Bron: Rb. Zeeland-West-Brabant 04-11-2020
Voor benadeling aan werkgever te betalen vergoeding in box 1
Als een werknemer buiten medeweten van zijn werkgever een afspraak maakt met een zakenrelatie van het bedrijf, kan hij daarmee zijn werkgever benadelen. Hof Den Haag oordeelt dat voor- en nadelen uit deze afspraak resultaat uit overige werkzaamheden vormen. Ontdekt de werkgever de afspraak en vordert hij een schadevergoeding? Dan mag de werknemer deze verplichting niet als schuld in box 3 opgeven.
Een man werkt als ‘treasury & control manager’ voor een stichting. Vanwege zijn positie is hij bevoegd om namens de stichting derivaatcontracten af te sluiten. Daarbij maakt de man gebruik van de diensten van een tussenpersoon. Deze tussenpersoon ontvangt van een aantal banken een provisie als de stichting een derivaat afsluit. Hoe langer de looptijd van het derivaat, des te hoger de provisie. Op grond van een afspraak met de manager betaalt de tussenpersoon een deel van de provisies aan hem door. Dit alles gaat achter de rug van de stichting om, die door deze gang van zaken wordt benadeeld. Wanneer de stichting hierachter komt, ontslaat zij de manager op staande voet. De stichting vordert bovendien van hem een schadevergoeding. Rechtbank Den Haag oordeelt dat de betaling van de schadevergoeding kwalificeert als negatief loon. Zolang de betaling uitblijft, valt de verplichting bij de man in box 3.
De inspecteur is het niet eens met de uitspraak van de rechtbank en tekent hoger beroep aan. Daarop gaat de manager ook in hoger beroep. Hij stelt dat de doorbetaalde provisies voor hem negatief loon zijn. Daarbij maakt hij overigens niet aannemelijk dat de ontvangen provisies (gedeeltelijk) ongedaan zijn gemaakt. Het hof erkent dat de manager de dooruitdelingsafspraak alleen kon maken omdat hij in dienstbetrekking was bij de stichting.

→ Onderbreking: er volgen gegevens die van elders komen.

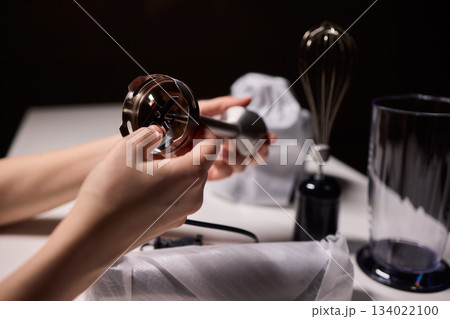 Preparing blender on kitchen counter, Scene shows detailed process of assembling immersion blender, Cozy kitchen scene of hands carefully putting together blending device 134022100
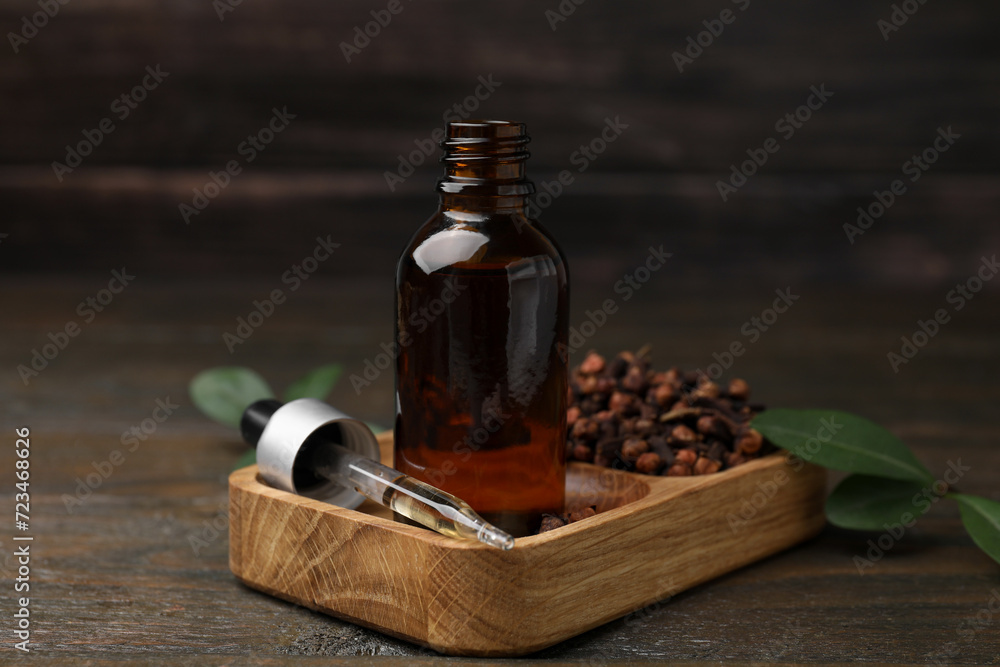 Clove oil in bottle, pipette and dried buds on wooden table, closeup Clove oil in bottle, pipette and dried buds on wooden table, closeup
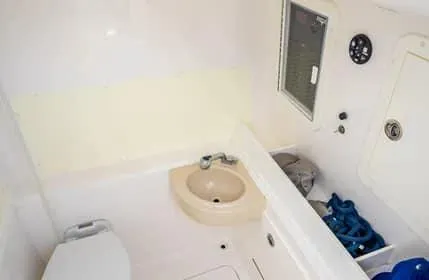 Slide: The Image of 2019 Invincible 36 Open Fisherman boat interior with sink and storage. - 10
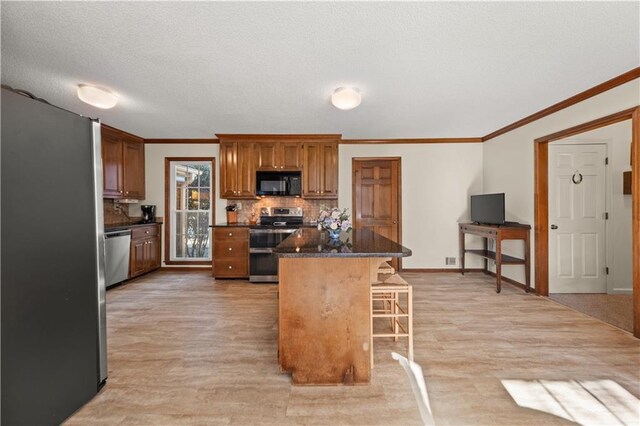 kitchen featuring stainless steel appliances, a center island, light hardwood / wood-style floors, backsplash, and a breakfast bar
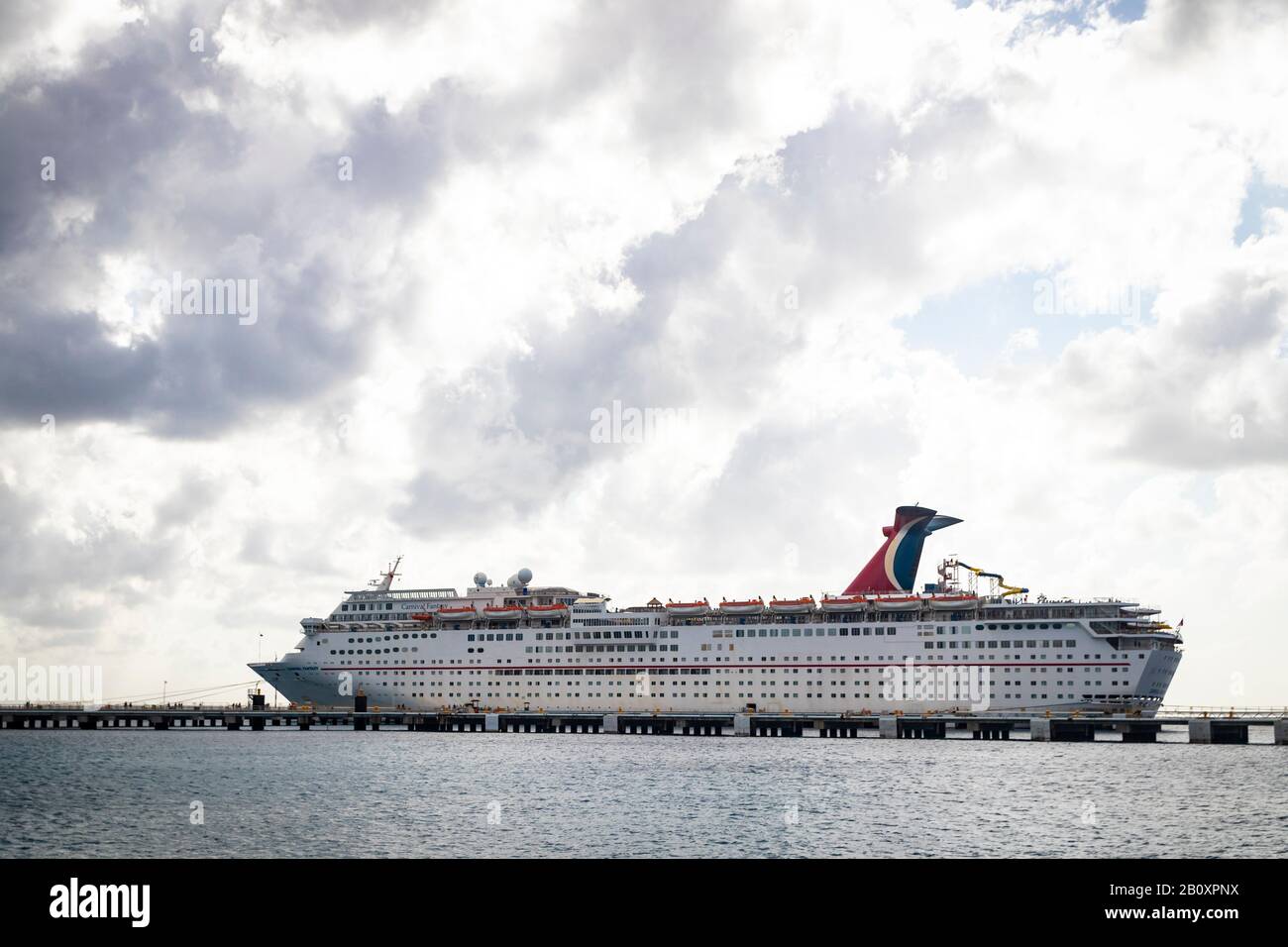 Vista lejana del crucero 'Carnaval Fantasy', en el puerto de Cozumel bajo el cielo nublado Foto de stock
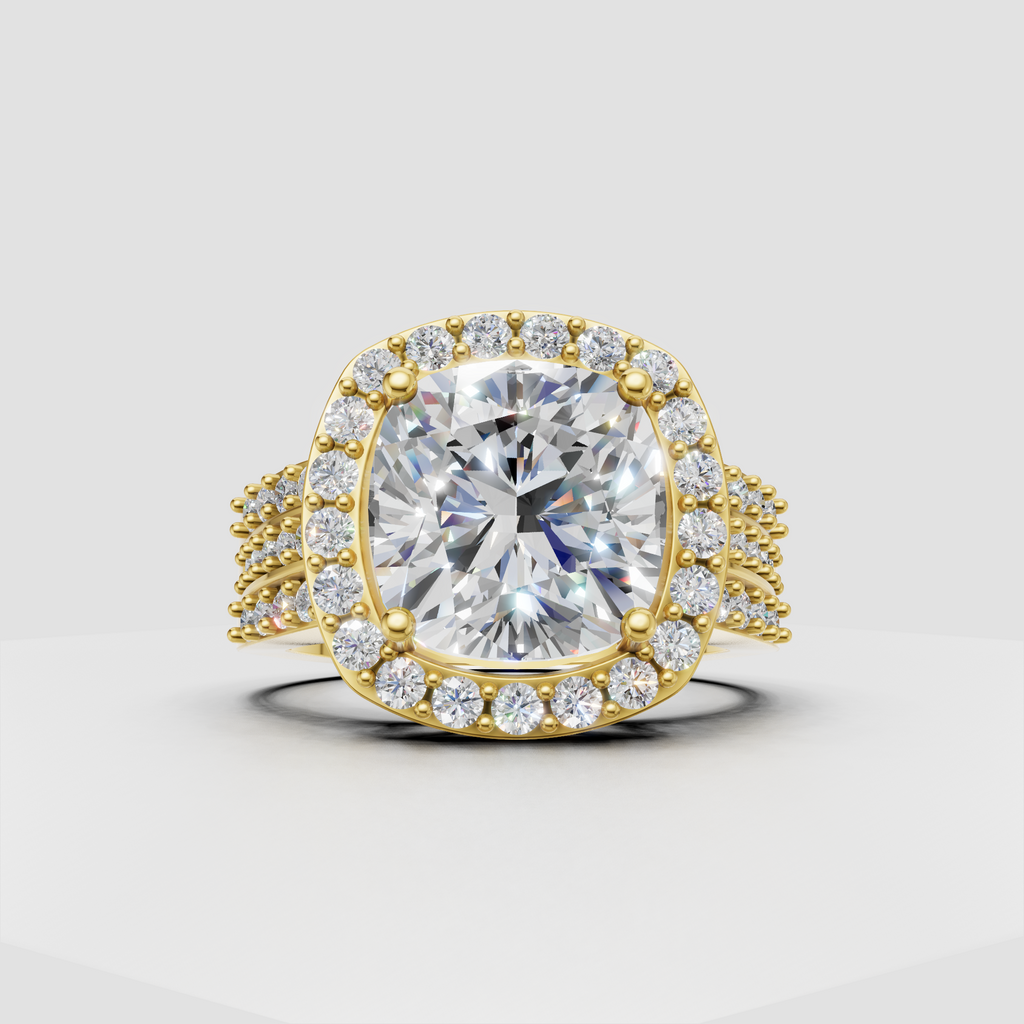 Cushion cut diamond halo engagement ring in polished yellow gold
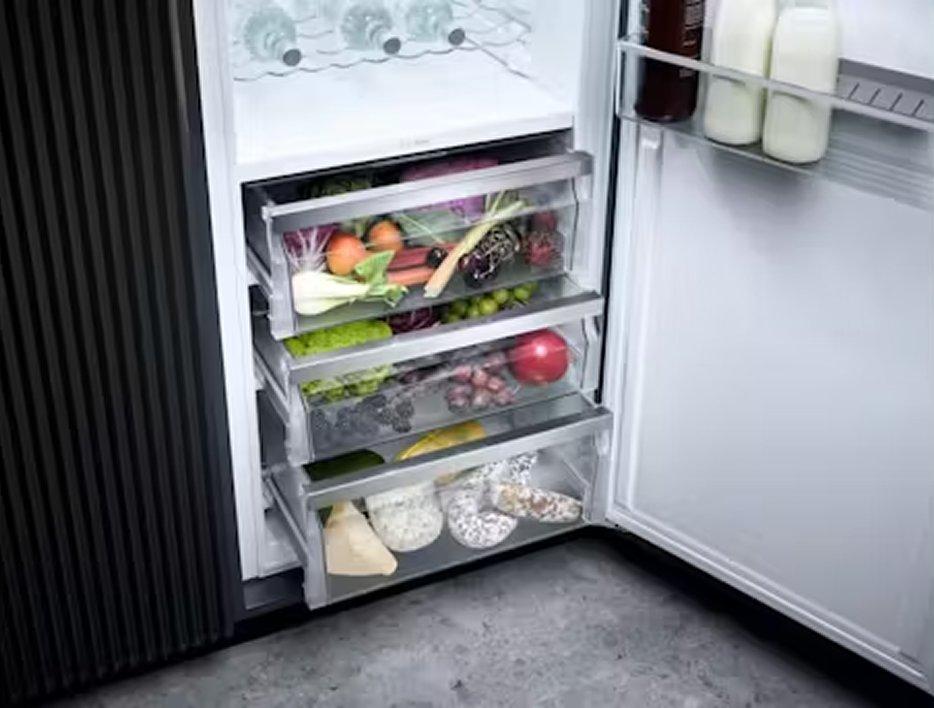 An open fridge with drawers at the bottom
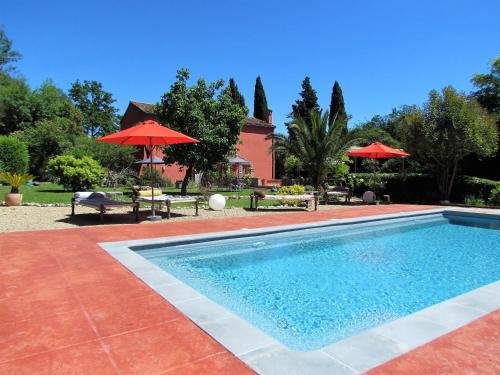 uma piscina com mesas e guarda-sóis e uma casa em Villa Chandra em Biot
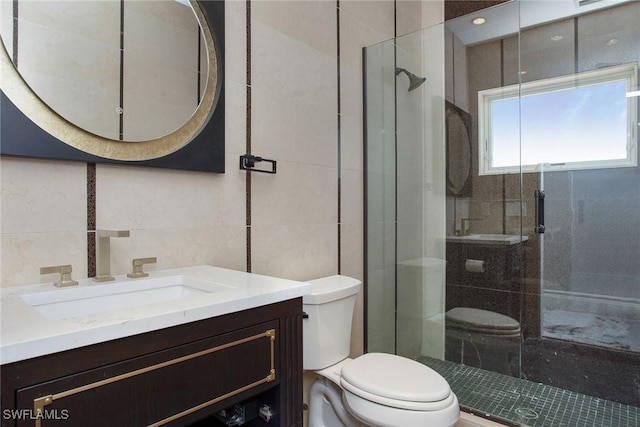 342 Germain Ave, Naples, FL 34108 - bathroom featuring toilet, a stall shower, and tile walls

Dat betekent echter nog niet dat de voor- en nadelen uit die afspraak positief en negatief loon zijn. Het verband tussen deze resultaten en de dienstbetrekking is namelijk te ver verwijderd. Het hof komt daardoor tot de conclusie dat de voor- en nadelen uit de doorbetalingsafspraak kwalificeren als resultaat uit overige werkzaamheden (ROW).
Vervolgens behandelt het hof de vraag wat de manager mag doen met de schadevergoeding die hij verwacht te moeten betalen. Het hof oordeelt dat de man in beginsel voldoet aan de voorwaarden om ten laste van zijn ROW een voorziening te vormen. Het hof benadrukt dat de man geen voorziening mag vormen voor kosten voor zover vrijwel vast staat dat hij ze nooit zal betalen. Omdat de verplichting in box 1 valt, mag de man deze niet opgeven als box 3-schuld.
Bron: Hof Den Haag 23-10-2020
Unierecht staat herziening voorbelasting in één keer toe
In bepaalde gevallen is een ondernemer onder de Nederlandse belastingwetgeving verplicht in één keer zijn afgetrokken voorbelasting te herzien. De Hoge Raad oordeelt dat het Europees recht zo’n herziening ineens in principe toestaat.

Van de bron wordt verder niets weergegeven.